Shifra and Liya married two brothers, Gdali and Levi Golumb, who were the sons of a Nerchinsk winery owner and both very unbalanced people.

Liya didn't want to marry Levi, and he would come and make wild scenes. Her parents made her do so, but she didn't change her family name, and remained Goldberg.

Shifra married Gdali and changed her surname to Golumb. Both pairs had kids, but Shifra's girl died at the age of five, and Liya's boy starved to death at sixteen in the blockade of Leningrad, and Liya wore the expression of grief on her face ever after.

Liya was a registrar, and a very well-read and competent person. During World War II she was evacuated to the city of Kiselevsk, Kemerovo region.

The local authorities entrusted her with the distribution of ration cards because they were positive that she would never steal anything. She was a lady of principles.

Both Golumb brothers fled to Charbin, China, in the 1920s to escape the Soviet regime; at the same time the winery had been looted in Nerchinsk, the whole town permeated with the smell of wine spirits.

They fled - and nobody knew anything about them after that, though Liya was left with a son from Levi, named Gdali after Shifra's husband.

In the 1920s Shifra earned some extra money working as a pianist in silent picture cinemas. All the children had received a brilliant home education.

I just recall one story about Shifra. She lived in a communal apartment, and going into the common kitchen was always a shock for her: the neighbors were either fighting or drinking hard.

There was one crazy married couple, and then the wife died and the husband decided to arrange a grand funeral repast. He treated his wife so badly, and he organized a mighty commemoration for the dead, as if it were a celebration of some kind!

He invited Shifra, too. She was around 80 then. She was so disgusted that she left. She couldn't physically stand the feast. She then came to our place without even calling first, and we were very surprised and worried about how she managed to reach us, a very old lady.

Shifra was a book-keeper all her life and died in Leningrad in 1982.

Mother's younger sister Debora was embarrassed to be a Jew her entire life and called herself Vera instead of Debora. She went to Irkutsk and entered economics college. At the end of the first year she was expelled because she dared to dance foxtrot at a college party!

Later she and her cousin, also expelled, had addressed the Minister of Culture Lunacharsky during his visit to Siberia. They were rehabilitated and readmitted to the college on his order.

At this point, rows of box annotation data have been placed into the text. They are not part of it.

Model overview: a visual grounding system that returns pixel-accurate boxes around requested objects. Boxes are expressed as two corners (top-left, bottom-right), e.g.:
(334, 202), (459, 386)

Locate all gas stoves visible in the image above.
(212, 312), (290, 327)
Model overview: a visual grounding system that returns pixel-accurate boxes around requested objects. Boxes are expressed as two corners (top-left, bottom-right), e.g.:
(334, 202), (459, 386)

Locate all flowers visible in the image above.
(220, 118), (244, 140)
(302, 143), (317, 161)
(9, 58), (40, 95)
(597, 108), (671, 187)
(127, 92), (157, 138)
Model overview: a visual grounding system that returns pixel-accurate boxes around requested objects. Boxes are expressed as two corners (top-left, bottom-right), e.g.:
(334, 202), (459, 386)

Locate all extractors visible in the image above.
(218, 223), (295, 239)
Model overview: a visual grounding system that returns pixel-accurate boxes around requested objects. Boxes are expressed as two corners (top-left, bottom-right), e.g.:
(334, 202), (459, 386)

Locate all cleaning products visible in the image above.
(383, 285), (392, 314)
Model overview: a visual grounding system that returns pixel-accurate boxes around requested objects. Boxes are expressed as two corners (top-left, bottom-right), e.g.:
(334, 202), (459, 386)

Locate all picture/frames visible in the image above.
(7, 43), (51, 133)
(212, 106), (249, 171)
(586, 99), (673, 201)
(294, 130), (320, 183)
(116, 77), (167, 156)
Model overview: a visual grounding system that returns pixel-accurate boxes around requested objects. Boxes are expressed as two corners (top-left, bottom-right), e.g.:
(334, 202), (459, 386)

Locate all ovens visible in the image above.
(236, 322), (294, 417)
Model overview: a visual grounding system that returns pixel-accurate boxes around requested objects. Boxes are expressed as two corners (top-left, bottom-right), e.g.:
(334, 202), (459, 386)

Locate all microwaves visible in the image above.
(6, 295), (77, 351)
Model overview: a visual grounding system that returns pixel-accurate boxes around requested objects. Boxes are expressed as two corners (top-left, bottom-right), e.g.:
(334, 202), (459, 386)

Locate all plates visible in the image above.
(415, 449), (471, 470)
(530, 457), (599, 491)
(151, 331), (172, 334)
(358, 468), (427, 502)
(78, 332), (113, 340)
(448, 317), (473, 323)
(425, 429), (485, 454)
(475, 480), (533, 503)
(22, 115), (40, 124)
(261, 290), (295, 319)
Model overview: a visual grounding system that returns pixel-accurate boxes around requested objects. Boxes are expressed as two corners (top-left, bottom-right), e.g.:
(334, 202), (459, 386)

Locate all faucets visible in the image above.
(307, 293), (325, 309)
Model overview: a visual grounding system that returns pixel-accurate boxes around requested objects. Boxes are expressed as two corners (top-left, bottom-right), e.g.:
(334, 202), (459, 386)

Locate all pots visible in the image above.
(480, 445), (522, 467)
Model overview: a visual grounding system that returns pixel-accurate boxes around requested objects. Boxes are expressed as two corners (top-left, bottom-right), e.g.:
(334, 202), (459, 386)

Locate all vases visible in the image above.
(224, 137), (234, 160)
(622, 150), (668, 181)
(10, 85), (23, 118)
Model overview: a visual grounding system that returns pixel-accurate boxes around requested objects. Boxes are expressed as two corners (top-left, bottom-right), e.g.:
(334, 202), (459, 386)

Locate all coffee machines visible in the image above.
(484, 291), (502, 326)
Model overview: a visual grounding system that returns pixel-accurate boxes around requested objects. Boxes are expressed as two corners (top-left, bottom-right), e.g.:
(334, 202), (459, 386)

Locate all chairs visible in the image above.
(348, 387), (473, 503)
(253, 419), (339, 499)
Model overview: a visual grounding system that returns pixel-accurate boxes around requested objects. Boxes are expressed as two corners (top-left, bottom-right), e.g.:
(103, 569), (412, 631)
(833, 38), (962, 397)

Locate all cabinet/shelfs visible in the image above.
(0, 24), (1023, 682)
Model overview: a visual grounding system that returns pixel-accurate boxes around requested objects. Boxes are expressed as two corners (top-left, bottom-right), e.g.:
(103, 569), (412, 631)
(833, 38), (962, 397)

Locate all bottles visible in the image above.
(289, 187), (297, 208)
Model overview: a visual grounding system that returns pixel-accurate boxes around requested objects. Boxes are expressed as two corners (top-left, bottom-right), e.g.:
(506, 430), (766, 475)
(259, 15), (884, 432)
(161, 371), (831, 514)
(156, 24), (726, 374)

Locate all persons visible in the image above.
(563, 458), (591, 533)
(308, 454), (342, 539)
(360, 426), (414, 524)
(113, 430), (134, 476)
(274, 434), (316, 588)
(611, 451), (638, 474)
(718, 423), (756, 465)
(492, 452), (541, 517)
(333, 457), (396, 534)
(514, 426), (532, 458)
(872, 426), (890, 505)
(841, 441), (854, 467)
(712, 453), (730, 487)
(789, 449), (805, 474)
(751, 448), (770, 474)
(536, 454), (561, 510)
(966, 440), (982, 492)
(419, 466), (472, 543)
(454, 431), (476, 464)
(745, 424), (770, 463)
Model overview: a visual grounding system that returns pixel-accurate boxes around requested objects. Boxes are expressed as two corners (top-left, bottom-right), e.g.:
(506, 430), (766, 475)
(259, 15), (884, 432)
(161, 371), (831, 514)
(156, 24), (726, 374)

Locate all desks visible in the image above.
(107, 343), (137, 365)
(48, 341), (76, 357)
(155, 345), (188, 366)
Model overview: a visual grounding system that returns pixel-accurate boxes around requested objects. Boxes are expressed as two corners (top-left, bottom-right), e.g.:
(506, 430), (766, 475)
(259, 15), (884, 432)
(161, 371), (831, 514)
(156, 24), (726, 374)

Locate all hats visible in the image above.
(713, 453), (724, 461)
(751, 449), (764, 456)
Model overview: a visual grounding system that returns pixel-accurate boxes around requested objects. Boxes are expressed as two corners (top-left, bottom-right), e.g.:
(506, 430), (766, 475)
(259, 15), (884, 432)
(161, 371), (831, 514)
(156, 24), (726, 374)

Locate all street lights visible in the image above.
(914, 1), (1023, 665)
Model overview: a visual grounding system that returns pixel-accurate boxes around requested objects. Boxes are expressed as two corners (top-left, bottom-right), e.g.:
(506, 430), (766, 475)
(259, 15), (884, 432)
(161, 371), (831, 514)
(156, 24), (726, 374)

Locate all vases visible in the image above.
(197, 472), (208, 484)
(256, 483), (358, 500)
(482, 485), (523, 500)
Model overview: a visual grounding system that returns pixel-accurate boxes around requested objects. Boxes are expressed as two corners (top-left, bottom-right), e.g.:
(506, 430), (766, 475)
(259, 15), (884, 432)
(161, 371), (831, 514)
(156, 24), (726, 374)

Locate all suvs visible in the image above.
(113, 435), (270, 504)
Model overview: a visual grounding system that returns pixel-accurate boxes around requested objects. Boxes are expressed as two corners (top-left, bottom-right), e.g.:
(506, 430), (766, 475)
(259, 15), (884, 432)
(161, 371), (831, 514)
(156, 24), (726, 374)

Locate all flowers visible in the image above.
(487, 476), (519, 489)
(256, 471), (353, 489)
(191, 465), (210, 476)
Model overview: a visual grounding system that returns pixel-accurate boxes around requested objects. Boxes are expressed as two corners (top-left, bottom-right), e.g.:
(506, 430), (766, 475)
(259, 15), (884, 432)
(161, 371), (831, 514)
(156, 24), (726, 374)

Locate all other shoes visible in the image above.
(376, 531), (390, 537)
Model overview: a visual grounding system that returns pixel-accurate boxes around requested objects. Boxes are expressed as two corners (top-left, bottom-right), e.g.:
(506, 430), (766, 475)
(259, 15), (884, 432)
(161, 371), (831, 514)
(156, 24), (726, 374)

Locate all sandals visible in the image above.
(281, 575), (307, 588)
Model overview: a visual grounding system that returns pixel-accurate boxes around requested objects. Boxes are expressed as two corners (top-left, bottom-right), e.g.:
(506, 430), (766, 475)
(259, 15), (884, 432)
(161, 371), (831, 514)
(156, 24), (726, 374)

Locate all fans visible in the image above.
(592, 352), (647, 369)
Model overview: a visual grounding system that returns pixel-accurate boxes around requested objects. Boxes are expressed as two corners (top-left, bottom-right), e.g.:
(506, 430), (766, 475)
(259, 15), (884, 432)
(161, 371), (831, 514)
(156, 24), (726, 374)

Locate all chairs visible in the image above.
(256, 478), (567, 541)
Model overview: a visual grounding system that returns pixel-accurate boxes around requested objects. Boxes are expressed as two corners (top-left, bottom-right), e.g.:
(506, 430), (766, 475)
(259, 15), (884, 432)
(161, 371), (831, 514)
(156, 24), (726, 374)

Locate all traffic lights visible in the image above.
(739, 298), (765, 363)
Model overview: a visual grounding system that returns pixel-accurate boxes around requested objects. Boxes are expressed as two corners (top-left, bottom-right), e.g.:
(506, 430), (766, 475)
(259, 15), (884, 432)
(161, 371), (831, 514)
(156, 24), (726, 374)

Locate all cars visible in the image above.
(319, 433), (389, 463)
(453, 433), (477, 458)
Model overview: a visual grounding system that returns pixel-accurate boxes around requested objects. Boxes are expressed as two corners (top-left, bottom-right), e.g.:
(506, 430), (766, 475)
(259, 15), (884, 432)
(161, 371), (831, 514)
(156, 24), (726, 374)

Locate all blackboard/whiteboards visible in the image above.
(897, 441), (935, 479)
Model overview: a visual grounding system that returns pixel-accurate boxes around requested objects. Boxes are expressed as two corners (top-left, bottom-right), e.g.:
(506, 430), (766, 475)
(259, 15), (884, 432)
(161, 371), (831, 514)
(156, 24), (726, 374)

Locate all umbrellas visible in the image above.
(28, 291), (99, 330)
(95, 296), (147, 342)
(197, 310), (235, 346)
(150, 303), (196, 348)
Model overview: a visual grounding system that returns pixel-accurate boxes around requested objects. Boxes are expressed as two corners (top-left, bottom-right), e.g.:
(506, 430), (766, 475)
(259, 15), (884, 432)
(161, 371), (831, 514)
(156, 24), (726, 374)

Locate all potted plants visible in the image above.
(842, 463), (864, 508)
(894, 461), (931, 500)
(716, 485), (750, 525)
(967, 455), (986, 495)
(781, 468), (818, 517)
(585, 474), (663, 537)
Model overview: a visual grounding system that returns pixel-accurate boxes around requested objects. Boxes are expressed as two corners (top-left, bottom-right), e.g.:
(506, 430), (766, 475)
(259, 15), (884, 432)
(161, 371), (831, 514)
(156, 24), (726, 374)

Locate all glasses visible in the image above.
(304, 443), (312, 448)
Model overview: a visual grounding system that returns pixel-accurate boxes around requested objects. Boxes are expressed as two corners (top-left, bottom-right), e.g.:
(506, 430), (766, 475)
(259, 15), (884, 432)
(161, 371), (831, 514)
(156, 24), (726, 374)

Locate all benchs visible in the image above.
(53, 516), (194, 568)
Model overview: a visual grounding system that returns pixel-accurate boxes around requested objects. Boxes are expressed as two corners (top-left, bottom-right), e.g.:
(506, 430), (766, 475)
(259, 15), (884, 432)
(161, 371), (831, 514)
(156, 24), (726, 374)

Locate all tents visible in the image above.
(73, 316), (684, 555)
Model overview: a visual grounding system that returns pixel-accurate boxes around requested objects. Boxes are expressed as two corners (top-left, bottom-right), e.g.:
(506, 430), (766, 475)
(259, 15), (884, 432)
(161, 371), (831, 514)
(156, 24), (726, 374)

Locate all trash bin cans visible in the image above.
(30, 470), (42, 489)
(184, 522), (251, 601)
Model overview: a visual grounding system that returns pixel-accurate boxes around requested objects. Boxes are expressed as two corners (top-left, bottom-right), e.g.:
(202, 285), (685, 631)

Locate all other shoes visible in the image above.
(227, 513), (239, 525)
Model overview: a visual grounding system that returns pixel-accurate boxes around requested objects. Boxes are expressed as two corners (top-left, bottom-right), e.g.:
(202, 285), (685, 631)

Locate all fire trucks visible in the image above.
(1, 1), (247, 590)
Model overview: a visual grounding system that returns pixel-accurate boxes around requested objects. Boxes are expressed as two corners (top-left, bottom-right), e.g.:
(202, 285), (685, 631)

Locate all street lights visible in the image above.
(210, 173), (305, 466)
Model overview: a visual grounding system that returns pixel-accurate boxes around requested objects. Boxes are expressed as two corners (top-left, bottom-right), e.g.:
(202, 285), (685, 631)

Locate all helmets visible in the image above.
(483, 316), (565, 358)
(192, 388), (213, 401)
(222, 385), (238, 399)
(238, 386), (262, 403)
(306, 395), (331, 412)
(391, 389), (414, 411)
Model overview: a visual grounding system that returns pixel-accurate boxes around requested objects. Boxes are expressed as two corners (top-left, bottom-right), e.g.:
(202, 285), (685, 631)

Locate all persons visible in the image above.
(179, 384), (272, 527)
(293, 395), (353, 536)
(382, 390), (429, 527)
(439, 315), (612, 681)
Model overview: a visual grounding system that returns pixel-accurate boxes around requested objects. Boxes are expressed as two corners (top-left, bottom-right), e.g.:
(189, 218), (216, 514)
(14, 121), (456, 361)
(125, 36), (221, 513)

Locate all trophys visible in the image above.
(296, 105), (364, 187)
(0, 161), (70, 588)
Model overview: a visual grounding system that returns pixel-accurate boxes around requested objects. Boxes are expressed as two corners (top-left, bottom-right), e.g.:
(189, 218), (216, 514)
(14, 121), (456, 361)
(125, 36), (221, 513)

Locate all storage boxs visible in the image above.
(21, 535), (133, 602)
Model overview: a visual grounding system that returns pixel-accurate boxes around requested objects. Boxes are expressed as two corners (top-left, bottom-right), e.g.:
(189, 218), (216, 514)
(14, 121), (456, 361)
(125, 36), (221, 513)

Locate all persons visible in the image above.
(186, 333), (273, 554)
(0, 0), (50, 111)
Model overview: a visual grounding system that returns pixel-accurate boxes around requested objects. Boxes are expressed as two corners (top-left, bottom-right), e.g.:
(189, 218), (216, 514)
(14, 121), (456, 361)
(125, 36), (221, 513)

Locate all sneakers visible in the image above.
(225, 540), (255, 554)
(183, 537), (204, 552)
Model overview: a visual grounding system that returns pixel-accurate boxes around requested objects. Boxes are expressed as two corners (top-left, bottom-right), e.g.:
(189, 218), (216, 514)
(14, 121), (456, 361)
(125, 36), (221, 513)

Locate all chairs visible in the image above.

Debora packed her things and went to Leningrad to study to become a rate-fixer and worked all her life in this trade in various minor associations.

She played piano like a genius and had absolute pitch. During the blockade she met a married Leningradian, Veniamin Heisin. She used to call him Vitamin instead of Veniamin.

His family was in evacuation then. He was Jewish and they lived in a common-law marriage for five years, from 1942 to 1947, and she gave birth to a daughter, Irina.

Even when his wife and children came back from evacuation, he continued visiting her and helped her a lot materially. Irina knew she had a father and didn't suspect he had another family. Debora died in Leningrad in 1993.